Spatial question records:
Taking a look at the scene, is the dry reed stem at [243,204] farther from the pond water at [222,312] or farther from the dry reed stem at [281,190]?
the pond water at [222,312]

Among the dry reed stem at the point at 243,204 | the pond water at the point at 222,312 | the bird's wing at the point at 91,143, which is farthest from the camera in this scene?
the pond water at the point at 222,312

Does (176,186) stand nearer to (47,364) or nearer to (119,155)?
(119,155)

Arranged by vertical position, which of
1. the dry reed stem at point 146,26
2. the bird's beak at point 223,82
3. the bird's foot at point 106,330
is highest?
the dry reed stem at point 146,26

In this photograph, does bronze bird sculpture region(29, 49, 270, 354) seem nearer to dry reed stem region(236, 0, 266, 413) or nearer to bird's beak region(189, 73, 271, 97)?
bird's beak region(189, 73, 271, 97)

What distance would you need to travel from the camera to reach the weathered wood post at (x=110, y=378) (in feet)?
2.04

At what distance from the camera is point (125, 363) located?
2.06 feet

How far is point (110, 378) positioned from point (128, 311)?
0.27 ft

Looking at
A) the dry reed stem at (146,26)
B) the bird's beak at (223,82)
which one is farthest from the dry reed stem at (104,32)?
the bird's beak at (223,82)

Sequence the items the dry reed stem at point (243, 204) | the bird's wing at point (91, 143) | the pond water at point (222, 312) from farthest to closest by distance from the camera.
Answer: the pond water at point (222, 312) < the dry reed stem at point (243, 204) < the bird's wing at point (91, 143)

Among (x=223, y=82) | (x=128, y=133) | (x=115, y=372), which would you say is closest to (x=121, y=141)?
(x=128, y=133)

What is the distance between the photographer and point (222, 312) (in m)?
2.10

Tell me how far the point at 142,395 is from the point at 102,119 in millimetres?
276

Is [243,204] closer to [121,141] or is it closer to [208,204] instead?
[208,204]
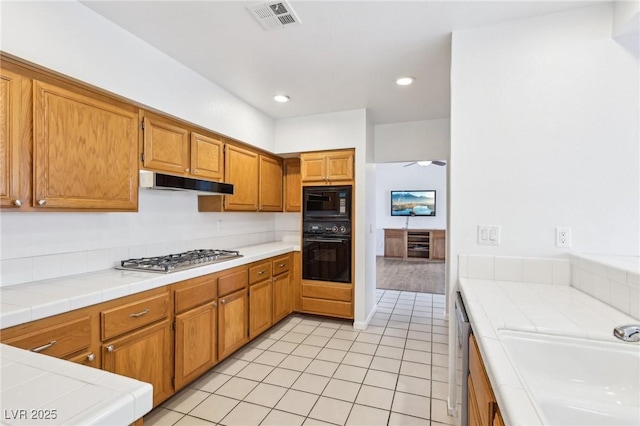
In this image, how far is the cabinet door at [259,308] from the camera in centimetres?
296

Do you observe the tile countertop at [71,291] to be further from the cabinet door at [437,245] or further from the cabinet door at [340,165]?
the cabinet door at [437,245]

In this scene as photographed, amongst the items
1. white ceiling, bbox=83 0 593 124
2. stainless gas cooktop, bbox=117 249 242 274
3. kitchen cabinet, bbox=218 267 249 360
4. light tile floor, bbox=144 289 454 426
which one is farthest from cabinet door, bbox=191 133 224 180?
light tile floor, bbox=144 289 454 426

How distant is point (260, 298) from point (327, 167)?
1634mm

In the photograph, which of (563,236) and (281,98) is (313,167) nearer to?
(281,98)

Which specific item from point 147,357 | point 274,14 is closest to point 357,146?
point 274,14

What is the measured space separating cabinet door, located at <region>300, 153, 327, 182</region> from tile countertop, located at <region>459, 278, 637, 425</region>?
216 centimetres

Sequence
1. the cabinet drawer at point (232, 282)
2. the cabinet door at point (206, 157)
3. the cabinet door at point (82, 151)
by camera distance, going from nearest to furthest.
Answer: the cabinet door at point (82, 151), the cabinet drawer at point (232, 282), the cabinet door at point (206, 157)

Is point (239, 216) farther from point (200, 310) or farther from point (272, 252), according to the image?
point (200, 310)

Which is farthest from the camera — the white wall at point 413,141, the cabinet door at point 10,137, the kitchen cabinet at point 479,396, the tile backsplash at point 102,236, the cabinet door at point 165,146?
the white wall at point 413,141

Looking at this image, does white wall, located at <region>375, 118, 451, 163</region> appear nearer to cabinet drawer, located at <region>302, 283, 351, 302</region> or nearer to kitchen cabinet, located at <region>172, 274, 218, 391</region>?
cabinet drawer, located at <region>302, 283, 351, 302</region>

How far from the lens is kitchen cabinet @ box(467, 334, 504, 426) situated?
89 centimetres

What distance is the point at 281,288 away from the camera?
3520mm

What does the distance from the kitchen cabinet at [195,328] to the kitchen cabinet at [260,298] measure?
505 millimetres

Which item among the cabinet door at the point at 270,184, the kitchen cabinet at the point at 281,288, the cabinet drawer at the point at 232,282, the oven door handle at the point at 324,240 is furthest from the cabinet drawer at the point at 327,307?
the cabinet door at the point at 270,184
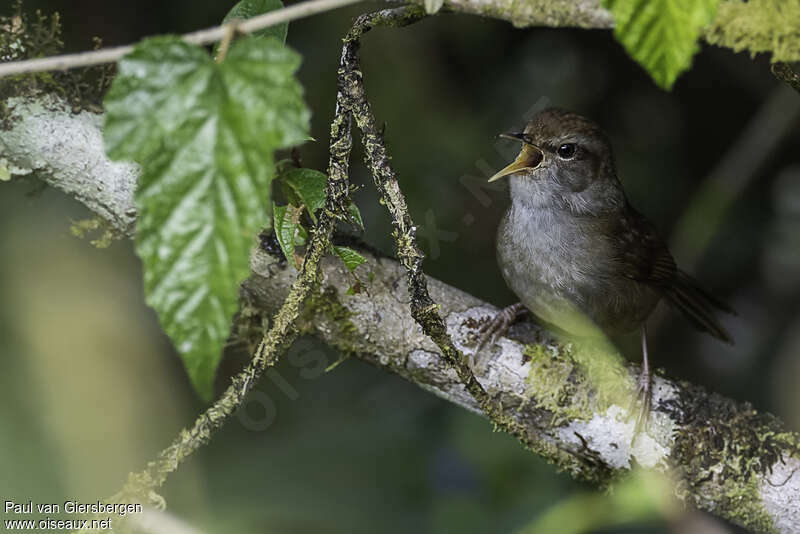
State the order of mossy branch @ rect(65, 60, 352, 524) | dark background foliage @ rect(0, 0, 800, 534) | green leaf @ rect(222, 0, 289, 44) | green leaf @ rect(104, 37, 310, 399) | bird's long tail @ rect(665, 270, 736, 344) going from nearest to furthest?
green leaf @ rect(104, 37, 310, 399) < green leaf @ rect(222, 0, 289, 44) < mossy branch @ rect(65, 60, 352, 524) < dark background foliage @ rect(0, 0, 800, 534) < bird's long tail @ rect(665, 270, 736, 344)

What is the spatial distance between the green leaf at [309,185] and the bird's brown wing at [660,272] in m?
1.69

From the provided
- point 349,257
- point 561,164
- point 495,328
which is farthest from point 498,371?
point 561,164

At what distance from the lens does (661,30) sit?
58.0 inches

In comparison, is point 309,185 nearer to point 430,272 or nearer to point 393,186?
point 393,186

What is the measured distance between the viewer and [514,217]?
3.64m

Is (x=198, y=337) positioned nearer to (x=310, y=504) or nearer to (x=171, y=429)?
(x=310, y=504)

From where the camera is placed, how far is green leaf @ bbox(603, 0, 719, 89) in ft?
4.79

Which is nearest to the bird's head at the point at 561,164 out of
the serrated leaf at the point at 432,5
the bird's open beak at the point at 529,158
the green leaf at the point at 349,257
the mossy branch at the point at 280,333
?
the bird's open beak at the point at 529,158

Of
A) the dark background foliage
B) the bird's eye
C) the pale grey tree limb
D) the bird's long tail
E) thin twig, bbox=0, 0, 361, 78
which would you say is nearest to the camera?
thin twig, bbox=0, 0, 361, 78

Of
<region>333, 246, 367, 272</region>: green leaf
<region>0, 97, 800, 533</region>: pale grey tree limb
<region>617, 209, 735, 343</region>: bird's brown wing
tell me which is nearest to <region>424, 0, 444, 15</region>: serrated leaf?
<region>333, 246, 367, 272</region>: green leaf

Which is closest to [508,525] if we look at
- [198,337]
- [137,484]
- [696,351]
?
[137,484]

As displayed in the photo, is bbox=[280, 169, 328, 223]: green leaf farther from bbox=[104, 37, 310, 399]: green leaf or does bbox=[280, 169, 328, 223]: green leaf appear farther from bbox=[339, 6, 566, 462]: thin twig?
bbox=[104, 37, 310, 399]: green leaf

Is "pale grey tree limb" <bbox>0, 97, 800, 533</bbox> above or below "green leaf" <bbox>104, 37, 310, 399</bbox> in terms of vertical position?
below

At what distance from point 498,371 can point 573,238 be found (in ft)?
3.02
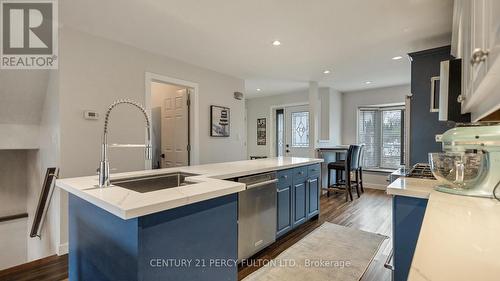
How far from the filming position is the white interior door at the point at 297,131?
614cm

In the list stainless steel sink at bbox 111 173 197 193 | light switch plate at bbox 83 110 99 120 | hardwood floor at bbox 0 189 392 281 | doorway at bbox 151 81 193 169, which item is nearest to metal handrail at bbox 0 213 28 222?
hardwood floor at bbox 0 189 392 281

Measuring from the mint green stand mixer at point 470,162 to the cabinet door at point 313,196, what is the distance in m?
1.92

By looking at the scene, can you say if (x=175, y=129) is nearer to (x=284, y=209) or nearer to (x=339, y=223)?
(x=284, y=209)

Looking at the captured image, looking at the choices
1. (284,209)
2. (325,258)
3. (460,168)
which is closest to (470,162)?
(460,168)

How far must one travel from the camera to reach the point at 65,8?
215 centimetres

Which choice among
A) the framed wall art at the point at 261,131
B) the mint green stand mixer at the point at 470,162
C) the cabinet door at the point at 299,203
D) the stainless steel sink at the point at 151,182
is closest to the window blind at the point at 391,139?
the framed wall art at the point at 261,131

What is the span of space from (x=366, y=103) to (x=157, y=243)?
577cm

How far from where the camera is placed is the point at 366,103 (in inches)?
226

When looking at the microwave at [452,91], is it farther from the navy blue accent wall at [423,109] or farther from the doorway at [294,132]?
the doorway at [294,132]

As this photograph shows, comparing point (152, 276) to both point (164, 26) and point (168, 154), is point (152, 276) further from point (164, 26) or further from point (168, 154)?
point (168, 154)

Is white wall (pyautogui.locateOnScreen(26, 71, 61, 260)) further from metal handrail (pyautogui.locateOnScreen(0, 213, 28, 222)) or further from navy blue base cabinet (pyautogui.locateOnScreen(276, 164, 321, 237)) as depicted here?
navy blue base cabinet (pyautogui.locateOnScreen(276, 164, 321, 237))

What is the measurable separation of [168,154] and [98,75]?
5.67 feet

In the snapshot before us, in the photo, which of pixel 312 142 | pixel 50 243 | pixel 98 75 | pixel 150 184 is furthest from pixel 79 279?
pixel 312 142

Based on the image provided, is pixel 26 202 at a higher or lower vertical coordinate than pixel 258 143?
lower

---

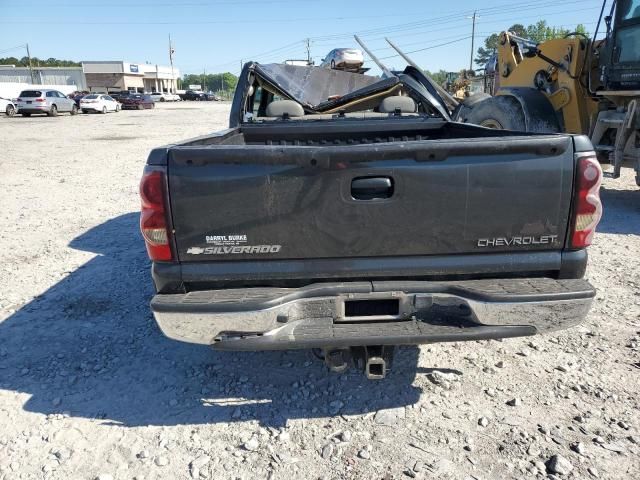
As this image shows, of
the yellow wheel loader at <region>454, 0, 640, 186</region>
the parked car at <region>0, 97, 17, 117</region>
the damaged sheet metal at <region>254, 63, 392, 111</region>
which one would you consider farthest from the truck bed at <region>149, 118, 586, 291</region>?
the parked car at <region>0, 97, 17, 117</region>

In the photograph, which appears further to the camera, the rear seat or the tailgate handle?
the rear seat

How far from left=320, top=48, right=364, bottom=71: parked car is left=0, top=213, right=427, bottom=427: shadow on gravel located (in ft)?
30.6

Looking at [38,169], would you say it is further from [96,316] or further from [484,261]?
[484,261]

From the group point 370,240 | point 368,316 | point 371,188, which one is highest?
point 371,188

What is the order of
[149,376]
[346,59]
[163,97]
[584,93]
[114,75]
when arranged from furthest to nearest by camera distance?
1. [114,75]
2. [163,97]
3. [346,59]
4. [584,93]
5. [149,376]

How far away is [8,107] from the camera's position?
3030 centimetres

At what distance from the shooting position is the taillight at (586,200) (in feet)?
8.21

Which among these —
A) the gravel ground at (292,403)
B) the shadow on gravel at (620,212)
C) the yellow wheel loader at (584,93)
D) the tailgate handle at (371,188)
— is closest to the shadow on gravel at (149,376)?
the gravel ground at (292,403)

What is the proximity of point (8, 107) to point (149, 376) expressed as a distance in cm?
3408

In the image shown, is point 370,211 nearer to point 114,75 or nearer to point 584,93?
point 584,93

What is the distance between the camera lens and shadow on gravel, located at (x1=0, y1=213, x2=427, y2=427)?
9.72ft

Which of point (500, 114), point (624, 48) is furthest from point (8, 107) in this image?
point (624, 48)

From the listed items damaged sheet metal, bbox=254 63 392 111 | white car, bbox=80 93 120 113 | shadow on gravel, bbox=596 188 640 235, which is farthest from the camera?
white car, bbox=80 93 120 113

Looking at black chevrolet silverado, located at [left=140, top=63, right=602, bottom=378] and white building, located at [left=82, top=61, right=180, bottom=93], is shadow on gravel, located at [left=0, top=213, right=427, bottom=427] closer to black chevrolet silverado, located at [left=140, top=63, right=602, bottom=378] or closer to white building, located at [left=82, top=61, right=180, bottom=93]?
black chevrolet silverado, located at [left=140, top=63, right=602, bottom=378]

---

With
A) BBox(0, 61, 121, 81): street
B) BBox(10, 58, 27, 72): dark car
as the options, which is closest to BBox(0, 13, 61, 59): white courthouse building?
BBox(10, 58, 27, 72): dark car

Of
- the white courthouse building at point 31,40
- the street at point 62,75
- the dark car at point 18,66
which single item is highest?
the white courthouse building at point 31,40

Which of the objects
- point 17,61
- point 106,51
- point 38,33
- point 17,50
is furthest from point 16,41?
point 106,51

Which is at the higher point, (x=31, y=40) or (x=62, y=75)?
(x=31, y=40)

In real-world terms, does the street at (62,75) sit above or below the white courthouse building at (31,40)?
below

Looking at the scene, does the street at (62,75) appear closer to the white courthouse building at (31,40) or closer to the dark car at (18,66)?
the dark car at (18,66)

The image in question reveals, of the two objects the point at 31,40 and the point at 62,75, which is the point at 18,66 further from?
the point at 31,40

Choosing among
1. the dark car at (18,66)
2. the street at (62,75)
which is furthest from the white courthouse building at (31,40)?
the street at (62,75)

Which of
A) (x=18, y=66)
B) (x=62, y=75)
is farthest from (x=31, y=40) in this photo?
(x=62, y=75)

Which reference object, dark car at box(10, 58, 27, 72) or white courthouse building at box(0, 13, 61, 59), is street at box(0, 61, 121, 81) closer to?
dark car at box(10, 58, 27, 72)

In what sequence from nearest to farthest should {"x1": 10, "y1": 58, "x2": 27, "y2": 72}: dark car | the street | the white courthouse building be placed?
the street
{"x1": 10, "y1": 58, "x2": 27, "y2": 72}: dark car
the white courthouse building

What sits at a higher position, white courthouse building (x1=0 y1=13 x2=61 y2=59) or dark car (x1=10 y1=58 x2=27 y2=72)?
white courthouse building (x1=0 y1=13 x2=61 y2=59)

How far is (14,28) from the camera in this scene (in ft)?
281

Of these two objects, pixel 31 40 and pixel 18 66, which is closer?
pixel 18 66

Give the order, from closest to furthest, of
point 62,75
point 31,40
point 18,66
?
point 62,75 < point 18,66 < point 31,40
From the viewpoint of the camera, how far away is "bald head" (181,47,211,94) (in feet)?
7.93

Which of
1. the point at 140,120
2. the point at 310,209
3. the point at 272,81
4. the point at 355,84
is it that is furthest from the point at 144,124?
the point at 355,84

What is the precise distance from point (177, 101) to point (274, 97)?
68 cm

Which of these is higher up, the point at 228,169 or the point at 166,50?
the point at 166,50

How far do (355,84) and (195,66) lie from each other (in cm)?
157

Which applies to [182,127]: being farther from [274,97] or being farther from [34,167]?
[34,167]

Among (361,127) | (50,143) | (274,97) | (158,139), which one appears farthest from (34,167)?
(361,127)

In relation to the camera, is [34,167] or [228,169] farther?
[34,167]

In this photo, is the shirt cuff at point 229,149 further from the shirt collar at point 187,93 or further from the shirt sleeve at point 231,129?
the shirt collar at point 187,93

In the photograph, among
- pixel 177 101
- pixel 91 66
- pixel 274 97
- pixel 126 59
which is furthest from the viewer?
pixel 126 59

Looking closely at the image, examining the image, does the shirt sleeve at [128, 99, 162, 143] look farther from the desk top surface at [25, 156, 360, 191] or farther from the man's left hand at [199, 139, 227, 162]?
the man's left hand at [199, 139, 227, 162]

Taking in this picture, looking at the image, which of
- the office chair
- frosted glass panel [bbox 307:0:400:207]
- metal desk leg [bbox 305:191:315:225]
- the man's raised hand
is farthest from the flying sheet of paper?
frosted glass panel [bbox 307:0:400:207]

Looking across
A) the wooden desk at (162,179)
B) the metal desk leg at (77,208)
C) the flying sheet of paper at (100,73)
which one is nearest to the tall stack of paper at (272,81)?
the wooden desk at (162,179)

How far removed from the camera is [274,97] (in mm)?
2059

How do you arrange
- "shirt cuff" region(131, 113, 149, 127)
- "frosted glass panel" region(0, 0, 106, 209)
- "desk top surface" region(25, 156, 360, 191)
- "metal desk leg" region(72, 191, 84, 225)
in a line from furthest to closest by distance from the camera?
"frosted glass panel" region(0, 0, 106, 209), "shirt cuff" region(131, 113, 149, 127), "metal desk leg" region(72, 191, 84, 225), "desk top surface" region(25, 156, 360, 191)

### Stated problem
Please pick out every line of the records above that contains the word "provided", and copy each one in full.

### The reply
From the provided
Based on the image provided, is pixel 26 202 at a higher or lower vertical coordinate than pixel 258 143?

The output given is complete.